The U.S. Environmental Protection Agency (EPA) is increasingly looking to regulate coal use, with the U.S. court system ending up as the main battlefield. The EPA just scored a big win, but that doesn't mean the fog of war has lifted.

As the wind blows
In 2011, the EPA put forth rules to deal with pollution created in one state but that gets blown into another. The idea was to make "up wind" states pay their full share for the pollution they cause. Needless to say that set off a legal battle with "up wind" states on one side and the EPA and "downwind" states on the other.
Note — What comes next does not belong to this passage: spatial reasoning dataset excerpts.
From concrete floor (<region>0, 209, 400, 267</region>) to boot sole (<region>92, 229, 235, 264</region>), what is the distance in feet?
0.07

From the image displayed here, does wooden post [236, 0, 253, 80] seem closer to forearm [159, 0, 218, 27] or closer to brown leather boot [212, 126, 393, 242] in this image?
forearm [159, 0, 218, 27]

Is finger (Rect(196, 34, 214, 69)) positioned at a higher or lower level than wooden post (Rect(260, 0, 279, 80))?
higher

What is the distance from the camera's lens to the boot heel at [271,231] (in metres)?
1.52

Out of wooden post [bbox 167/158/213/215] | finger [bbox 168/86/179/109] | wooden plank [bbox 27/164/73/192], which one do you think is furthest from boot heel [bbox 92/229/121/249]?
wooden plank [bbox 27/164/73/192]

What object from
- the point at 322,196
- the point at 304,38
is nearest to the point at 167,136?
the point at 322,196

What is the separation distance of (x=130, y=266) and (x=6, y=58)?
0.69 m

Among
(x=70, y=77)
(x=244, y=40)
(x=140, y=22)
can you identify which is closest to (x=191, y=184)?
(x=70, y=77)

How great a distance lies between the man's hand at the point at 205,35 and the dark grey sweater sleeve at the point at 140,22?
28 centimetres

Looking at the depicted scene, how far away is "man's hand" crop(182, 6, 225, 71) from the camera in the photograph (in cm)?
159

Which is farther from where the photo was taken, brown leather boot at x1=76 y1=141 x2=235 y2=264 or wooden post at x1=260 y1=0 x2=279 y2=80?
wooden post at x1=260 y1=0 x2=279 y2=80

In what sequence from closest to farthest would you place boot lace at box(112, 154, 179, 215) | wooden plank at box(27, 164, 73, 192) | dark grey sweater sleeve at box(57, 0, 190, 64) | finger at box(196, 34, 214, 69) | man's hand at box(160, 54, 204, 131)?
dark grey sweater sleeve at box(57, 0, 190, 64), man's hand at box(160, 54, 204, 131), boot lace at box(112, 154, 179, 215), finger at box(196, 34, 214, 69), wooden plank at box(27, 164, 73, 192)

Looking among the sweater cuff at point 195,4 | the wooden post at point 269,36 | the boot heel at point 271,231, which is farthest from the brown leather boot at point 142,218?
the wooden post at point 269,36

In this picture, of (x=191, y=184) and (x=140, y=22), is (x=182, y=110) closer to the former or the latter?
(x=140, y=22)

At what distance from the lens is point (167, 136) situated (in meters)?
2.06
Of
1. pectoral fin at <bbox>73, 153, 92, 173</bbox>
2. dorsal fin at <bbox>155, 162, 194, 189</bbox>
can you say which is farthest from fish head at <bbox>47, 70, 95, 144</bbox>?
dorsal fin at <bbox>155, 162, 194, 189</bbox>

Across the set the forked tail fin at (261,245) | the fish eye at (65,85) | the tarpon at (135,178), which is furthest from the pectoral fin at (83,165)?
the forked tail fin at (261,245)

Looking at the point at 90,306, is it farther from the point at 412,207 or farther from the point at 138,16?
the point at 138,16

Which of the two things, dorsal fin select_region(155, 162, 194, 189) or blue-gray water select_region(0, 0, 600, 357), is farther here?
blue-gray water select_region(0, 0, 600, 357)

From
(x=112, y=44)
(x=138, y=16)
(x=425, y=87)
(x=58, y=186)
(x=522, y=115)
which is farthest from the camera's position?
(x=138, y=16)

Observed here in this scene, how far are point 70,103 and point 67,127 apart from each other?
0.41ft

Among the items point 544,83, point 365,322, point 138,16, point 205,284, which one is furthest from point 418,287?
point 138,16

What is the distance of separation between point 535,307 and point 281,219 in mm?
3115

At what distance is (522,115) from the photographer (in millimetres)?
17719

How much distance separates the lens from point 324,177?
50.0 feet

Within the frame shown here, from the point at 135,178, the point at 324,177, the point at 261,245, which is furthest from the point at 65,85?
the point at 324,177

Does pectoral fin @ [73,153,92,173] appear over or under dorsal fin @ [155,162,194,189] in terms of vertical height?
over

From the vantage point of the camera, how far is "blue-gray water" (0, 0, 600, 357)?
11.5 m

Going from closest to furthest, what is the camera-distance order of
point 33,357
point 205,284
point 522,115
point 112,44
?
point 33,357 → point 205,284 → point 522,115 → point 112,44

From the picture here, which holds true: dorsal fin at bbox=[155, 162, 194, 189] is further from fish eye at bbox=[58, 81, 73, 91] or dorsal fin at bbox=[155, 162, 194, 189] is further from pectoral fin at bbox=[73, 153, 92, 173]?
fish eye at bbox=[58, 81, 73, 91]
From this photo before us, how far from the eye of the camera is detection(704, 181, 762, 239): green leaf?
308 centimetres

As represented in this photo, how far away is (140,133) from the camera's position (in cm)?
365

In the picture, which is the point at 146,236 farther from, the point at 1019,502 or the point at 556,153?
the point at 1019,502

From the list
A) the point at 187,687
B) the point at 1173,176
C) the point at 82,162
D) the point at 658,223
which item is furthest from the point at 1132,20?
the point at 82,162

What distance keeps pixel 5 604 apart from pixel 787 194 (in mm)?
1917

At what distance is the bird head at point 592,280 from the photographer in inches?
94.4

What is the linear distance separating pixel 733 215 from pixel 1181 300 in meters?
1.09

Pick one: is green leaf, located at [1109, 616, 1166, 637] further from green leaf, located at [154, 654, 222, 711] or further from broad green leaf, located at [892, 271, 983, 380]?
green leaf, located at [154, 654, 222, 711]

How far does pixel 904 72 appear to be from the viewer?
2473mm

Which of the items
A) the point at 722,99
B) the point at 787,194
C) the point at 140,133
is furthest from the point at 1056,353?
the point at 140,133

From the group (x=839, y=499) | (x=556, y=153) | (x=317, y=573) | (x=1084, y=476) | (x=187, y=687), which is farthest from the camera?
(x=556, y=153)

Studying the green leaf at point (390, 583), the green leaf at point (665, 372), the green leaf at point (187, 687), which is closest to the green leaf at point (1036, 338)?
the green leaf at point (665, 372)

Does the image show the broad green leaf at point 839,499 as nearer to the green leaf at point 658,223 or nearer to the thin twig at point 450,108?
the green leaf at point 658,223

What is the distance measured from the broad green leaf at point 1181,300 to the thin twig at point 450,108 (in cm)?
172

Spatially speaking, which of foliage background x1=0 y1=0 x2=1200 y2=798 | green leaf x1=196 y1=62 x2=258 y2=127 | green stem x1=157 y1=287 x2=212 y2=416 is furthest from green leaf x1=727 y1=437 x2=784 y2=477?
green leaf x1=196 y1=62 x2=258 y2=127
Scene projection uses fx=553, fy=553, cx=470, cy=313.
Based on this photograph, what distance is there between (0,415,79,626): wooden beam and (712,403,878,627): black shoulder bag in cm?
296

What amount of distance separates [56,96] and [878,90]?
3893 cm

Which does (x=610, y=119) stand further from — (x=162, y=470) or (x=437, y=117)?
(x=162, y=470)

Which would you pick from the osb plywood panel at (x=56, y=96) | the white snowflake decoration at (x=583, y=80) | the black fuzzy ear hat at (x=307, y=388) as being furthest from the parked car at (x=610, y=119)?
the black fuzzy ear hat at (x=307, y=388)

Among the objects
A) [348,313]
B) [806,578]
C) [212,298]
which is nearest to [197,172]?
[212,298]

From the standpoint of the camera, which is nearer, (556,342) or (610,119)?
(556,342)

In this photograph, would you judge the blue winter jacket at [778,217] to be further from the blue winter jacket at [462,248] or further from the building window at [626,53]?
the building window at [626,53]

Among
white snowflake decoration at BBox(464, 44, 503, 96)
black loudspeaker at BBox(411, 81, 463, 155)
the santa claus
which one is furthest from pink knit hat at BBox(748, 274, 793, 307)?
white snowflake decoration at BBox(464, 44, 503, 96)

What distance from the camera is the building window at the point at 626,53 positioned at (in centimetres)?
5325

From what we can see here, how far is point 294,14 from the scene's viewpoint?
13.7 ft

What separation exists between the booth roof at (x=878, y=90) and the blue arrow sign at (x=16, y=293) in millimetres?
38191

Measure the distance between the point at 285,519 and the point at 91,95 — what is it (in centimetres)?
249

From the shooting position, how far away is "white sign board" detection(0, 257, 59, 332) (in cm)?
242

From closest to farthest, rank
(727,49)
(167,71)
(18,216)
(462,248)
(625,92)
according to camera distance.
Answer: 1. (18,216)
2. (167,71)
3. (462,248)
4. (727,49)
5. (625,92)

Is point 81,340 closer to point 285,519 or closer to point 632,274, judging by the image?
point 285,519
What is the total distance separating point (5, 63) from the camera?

The Supreme Court essentially gave the EPA mandate, known as the Cross State Air Pollution Rule, the green light. But what does that actually mean for the coal and utility industries?

(Source: Mr. Kjetil Ree., via Wikimedia Commons)

There are still two big issues. The first is quantifying the environmental impact that "upwind" states have since there are multiple up- and down-wind players. Then there's calculating how much this will cost each state financially, since that aspect of the rule was left purposely vague.

A coincidence
The Supreme Court decision came out just in time for Cloud Peak Energy (CLD) CEO Colin Marshall to field a question about it: "Our first reaction to that was well we will have to see how it plays out." He highlighted uncertainty over when the rule will be implemented and the impact of other regulations that are in the pipeline.

That said, Cloud Peak's Marshall noted, "it's probably too early to tell but overall... I'm comfortable with our overall view that the PRB demand will be relatively stable." Stable domestic PRB demand would be good news for Cloud Peak since that's the only region in which it operates.

The company posted a first quarter loss of around $0.25 a share partly because of weather-related delivery problems. That's the first quarterly loss for the miner during a period that can only be described as difficult at best. However, Cloud Peak has contracted all of its coal this year, and the second half of the year is likely to look a lot better than the first half -- especially since PRB coal prices appear to be recovering, a fact that should have an even greater impact on 2015 results.

Some hurt in the future
The longer term impact on coal miners like Cloud Peak, however, will come from utilities like AEP (AEP -1.35%). This company has major operations in "up wind" states like Ohio and Texas. Texas Solicitor General Jonathan Mitchell, for one, complained to the court that the "EPA has left the states completely in the dark about the meaning of the phrase 'contribute significantly.'"

(Source: Dori, via Wikimedia Commons)

And that's what, in the end, will determine weather or not AEP upgrades or shuts down more coal plants. Coal made up 75% of AEP's footprint in 2013, so it's a big issue to address. To be fair, AEP has been spending to reduce its emissions, with reductions in sulfur dioxide of 70%, nitrogen oxides of 64%, and CO2 of 21% since 2005.

AEP has already been culling its coal fleet, where capacity is set to fall about 30% from 2005 levels. If EPA rules make the cost of operating coal plants go up further, it wouldn't be surprising to see AEP shut more down. That would make Cloud Peak's early expectations overly positive. It would also make more of the country reliant on frequently volatile natural gas, which has picked up the mantle at AEP --  its use has grown 65% since 2005.

The fight is not over
It's likely that this fight isn't over, since there's going to be plenty of push-back against any financial impact imposed by the rule. That said, this is an important situation to monitor for coal miners like Cloud Peak and for "up wind" utilities like AEP. Make sure to keep your eyes on this still moving ball.